Palm oil futures for April touched 2,555 ringgit a tonne in afternoon deals in Kuala Lumpur, their highest in nearly a month, before easing to close at 2,543 ringgit a tonne, a 1.2% gain on the day.


The headway came amid an oilseeds rally spurred by talk that much-needed rains for drought-tested crops in Argentina this weekend had fallen short of expectations in some areas, with dry conditions returning.


Mike Mawdsley at First Choice Commodities flagged, for Chicago ag futures, “higher calls due to disappointing rains in Argentina over the weekend”.

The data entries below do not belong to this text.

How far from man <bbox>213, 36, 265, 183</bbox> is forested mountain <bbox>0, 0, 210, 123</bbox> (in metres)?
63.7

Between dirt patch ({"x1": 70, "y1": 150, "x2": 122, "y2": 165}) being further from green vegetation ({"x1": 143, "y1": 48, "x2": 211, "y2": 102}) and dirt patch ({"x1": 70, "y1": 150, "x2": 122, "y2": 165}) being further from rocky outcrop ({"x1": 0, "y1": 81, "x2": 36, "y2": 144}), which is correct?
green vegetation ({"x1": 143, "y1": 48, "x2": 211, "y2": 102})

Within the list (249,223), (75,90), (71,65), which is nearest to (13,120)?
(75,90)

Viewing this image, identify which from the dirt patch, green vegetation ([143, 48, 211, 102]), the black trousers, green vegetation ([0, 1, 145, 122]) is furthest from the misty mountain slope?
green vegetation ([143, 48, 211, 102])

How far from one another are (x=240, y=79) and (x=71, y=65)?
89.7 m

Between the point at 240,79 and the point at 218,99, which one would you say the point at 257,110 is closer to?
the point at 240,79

Argentina is the top exporter of soyoil - the soybean-derived rival vegetable oil to palm oil – besides being the biggest shipper of soymeal too.


Palm oil vs soyoil


However, Kuala Lumpur palm oil prices fared better than Chicago futures in soyoil, which for March added 1.1% to 32.30 cents a pound - with the outperformance reflecting Malaysia Palm Oil Board data showing Malaysian palm oil inventories of 2.55m tonnes last month.


That represented a decline of 6.7% month on month in stocks, the largest drop in a year, rather than the small increase of 0.6% to 2.75m tonnes that investors had expected.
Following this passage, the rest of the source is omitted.